Patients with Parkinson disease are at an increased risk of falls, poor nutrition, weight loss and a loss of muscle mass.



Management

Parkinson disease has no cure, so the principles of treatment are to

  • Keep the patient functioning as long as possible with the minimum of medication.
  • Choose each patient's therapy according to their disease stage and main symptoms.

Levodopa and non-ergot dopamine agonists are the main drugs used to improve motor function in Parkinson disease.

Nonpharmacological intervention is essential at all stages of Parkinson disease.

  • Encourage exercise in all patients.
  • Physiotherapy if balance or motor function problems are present.
  • Speech and language therapy if they develop communication, swallowing or saliva problems.
  • Occupational therapy if they experience difficulties with their daily activities.
  • Dietitian referral should be considered.

Consider deep brain stimulation for improving function in patients with motor fluctuation despite optimal medical treatment or for patients with poor tolerability to oral medication.



Medications

Treatment of Parkinson disease is individualised and aimed at reducing movement dysfunction, tremor, postural disability, while managing cognitive changes and minimizing side effects.

For early, symptomatic Parkinson disease, the first-choice options include

  • Levodopa
    • Metabolic precursor of dopamine.
    • Better for improving motor impairment, but is associated with motor complications such as dyskinesias and motor fluctuations.
    • Combined in fixed ratio with decarboxylase inhibitor (e.g. carbidopa or benserazide) to prevent peripheral conversion of levodopa to dopamine - allowing a lower dose of levodopa with subsequent decrease in peripheral dopamine adverse effects (e.g. nausea, vomiting, hypotension).
  • Non-ergot dopamine agonist (e.g. piribedil, pramipexole, ropinirole, or rotigotine patch)
    • As mono- or add-on therapy for many patients
    • Have significant side effects such as excessive daytime drowsiness, sleep attacks, nausea and compulsive behaviours.
    • Behavioural adverse effects include shopping, eating, hoarding, gambling, sexual preoccupation, medication abuse and punding (incessantly doing and undoing a project [e.g. fixing an engine, organising a wardrobe]).
    • Only consider ergot-derived agonist (e.g. cabergoline, bromocriptine) for patients not adequately controlled with non-ergot derived dopamine agonist. Cabergoline and bromocriptine are contraindicated in patients with valve problems or fibrosis in heart, lung or abdomen.
  • Monoamine oxidase type B (MAO-B) inhibitor (e.g. selegiline, rasagiline, safinamide)
    • May not be as effective for improving motor impairment as other first-line options.

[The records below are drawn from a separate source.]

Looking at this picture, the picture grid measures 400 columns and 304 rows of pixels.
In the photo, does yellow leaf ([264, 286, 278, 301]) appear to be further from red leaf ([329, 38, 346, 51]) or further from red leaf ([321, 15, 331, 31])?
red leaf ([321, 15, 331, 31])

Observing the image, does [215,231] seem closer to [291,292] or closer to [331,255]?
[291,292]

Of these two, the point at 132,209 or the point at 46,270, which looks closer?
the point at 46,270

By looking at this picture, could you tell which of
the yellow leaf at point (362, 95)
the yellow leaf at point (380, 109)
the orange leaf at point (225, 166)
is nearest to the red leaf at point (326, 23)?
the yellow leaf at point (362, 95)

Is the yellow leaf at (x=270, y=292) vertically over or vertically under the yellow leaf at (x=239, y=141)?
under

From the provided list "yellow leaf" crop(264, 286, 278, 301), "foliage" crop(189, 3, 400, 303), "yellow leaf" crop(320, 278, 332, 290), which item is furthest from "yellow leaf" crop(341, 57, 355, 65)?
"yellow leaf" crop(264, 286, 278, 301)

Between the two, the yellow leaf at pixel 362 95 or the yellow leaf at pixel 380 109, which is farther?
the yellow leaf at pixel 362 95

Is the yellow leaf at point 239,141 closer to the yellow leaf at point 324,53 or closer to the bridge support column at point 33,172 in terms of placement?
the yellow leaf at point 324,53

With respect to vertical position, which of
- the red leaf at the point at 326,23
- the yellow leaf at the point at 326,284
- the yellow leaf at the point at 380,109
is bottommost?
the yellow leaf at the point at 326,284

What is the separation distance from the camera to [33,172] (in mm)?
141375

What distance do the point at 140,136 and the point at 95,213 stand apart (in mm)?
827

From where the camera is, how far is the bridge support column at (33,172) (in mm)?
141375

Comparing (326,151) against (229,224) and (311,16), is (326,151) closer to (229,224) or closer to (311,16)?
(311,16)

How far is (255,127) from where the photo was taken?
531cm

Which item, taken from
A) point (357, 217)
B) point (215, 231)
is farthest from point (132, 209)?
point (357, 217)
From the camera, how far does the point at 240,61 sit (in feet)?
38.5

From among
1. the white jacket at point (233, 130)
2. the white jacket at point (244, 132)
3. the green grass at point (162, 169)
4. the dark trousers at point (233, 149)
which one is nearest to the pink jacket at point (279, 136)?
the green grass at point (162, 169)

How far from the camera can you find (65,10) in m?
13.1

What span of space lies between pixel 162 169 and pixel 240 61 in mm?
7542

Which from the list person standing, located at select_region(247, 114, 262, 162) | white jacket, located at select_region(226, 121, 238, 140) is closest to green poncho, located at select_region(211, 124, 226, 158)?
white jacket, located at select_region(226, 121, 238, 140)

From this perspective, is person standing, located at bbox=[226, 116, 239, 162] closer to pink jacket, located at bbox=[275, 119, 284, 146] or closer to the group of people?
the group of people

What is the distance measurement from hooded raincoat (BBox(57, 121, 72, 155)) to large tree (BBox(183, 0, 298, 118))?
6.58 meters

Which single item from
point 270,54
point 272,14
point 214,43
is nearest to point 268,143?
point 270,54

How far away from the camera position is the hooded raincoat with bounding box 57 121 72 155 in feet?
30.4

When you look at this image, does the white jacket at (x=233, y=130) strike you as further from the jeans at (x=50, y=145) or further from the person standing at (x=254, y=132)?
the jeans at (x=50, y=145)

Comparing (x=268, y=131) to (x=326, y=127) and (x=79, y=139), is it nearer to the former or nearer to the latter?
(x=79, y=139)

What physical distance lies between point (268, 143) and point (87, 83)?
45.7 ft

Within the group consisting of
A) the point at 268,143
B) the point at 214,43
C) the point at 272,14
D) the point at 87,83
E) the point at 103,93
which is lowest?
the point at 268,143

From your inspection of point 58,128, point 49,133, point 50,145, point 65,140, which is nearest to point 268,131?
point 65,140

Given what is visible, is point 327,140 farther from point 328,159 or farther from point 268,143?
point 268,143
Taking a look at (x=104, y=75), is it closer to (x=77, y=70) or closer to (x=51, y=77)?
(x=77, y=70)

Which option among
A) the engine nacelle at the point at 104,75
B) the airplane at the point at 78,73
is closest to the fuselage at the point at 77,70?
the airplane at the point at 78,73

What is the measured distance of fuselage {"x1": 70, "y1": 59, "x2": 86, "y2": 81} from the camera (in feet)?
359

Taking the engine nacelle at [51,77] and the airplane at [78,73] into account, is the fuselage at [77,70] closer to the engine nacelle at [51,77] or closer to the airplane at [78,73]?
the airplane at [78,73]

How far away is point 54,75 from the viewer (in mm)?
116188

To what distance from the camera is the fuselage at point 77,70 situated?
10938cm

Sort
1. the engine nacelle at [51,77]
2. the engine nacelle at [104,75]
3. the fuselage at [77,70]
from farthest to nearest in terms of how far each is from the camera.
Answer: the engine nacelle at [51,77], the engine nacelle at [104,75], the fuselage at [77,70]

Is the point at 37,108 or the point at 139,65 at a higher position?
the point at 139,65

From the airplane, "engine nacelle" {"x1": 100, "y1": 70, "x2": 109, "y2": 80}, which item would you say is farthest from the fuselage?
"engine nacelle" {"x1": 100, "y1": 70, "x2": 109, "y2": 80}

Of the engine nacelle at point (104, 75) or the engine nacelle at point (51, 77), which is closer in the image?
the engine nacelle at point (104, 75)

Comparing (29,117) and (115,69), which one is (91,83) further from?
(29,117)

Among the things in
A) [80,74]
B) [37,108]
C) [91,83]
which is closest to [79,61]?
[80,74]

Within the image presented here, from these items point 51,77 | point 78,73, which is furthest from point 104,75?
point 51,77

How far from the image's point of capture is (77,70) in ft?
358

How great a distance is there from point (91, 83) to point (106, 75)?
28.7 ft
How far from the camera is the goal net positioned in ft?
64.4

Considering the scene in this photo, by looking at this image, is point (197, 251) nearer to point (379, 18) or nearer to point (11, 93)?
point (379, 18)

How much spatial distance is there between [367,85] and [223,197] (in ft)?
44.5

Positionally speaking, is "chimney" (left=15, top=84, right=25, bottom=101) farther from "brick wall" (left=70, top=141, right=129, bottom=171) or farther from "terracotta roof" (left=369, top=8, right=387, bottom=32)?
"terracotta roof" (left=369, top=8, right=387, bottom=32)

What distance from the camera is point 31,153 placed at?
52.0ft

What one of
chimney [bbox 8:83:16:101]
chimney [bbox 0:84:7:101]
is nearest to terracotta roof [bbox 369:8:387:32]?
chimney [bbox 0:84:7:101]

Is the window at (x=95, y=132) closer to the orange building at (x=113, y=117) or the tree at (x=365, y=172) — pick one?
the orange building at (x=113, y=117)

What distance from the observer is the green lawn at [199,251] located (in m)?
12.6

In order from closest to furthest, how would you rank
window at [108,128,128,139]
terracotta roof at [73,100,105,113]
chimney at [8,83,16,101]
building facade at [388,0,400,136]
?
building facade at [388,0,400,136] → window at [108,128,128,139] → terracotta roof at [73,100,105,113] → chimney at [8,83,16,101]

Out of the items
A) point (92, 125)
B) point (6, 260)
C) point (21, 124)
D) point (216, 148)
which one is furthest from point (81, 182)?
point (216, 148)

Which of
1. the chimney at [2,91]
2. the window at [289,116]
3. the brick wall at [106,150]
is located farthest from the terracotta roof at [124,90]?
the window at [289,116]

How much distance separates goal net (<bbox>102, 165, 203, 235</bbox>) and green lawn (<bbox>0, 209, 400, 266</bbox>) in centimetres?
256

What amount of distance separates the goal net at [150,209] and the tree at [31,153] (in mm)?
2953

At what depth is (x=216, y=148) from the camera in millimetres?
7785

Other medications that can be considered for early symptomatic disease include

  • Amantadine
    • Has symptomatic benefits and may reduce dyskinesias caused by levodopa or dopamine agonists.
    • Some loss of efficacy after 3-6 months.
  • Anticholinergic drugs (e.g. benzhexol and benztropine)
    • Useful only for tremor.

Managing motor complications

  • For patients on levodopa who develop motor fluctuations and increased "off" time, consider adjuvant therapy with dopamine agonists, MAO-B inhibitors, or catechol-O-methyltransferase (COMT) inhibitors such as entacapone to help reduce symptoms.
  • Amantadine may be used to reduce dyskinesias.

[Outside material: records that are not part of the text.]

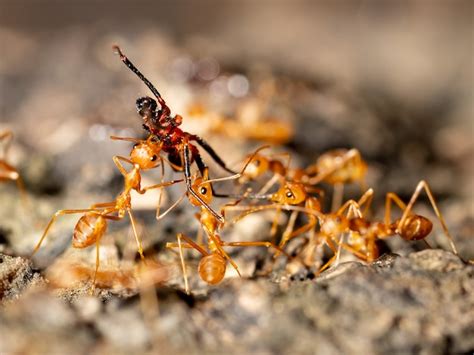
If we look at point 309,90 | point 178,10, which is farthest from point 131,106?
point 178,10

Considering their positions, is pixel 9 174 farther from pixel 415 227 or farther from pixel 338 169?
pixel 415 227

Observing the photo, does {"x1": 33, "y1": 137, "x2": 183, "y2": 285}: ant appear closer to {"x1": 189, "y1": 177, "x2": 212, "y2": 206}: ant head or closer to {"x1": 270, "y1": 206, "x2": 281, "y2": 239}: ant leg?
{"x1": 189, "y1": 177, "x2": 212, "y2": 206}: ant head

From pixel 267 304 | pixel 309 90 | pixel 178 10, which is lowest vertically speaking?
pixel 267 304

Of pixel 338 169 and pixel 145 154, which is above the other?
pixel 145 154

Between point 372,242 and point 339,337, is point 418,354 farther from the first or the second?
point 372,242

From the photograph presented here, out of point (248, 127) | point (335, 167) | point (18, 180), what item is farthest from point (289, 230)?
point (18, 180)

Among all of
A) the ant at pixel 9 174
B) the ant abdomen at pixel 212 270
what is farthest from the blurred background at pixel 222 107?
the ant abdomen at pixel 212 270
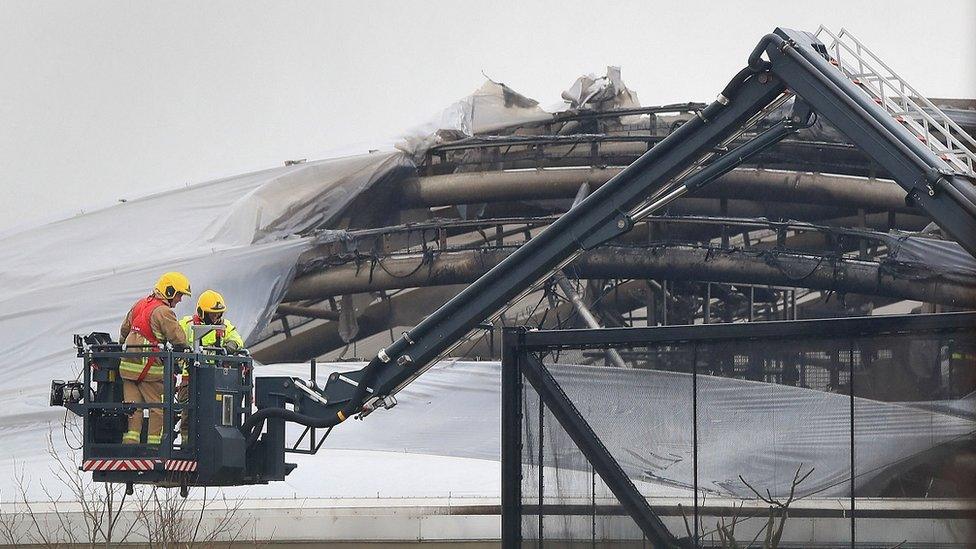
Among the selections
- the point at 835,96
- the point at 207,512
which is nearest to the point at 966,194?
the point at 835,96

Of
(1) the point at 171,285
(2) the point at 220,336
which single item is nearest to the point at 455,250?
(2) the point at 220,336

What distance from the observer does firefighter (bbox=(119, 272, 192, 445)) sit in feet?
35.3

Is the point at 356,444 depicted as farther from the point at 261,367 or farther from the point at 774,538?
the point at 774,538

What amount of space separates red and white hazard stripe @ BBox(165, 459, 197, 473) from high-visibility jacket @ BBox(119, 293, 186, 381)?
72 cm

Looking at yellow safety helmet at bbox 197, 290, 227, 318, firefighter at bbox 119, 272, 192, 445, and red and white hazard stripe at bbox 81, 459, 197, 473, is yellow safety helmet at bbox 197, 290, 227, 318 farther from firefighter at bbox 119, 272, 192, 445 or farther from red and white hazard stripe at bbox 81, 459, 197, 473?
red and white hazard stripe at bbox 81, 459, 197, 473

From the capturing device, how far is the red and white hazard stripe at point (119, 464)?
34.9 ft

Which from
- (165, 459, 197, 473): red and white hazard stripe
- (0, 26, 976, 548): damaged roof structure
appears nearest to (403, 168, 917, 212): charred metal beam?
(0, 26, 976, 548): damaged roof structure

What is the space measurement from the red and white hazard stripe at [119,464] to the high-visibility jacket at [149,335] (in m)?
0.69

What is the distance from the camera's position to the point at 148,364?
10.8 meters

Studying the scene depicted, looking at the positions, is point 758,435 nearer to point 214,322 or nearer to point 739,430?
point 739,430

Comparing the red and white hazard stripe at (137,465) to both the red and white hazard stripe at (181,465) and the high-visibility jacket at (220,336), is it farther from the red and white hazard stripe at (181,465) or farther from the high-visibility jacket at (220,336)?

Apomorphine (intermittent SC injection or continuous infusion with a portable pump)

NOTE:



Dietary Considerations

The absorption of levodopa in the duodenum and its transport across the blood-brain barrier are facilitated by a large neutral amino acid transporter. Ingested protein has the potential to compete with levodopa transport in the gut and brain, thereby reducing levodopa's clinical benefit.

  • For patients experiencing motor fluctuations, consider taking levodopa 30-60 minutes before a meal.
  • Do not limit protein intake as patients with Parkinson disease are at increased risk for weight loss.
  • A protein redistribution diet (PRD), in which most dietary protein intake is reserved for the evening, is sometimes essential, particularly in patients with complex fluctuations such as dose failures and unpredictable "off" periods.

For constipation due to colonic dysmotility, consider increased dietary fiber and fluid intake.

  • Polyethylene glycol (macrogol) and probiotics may be considered to treat constipation.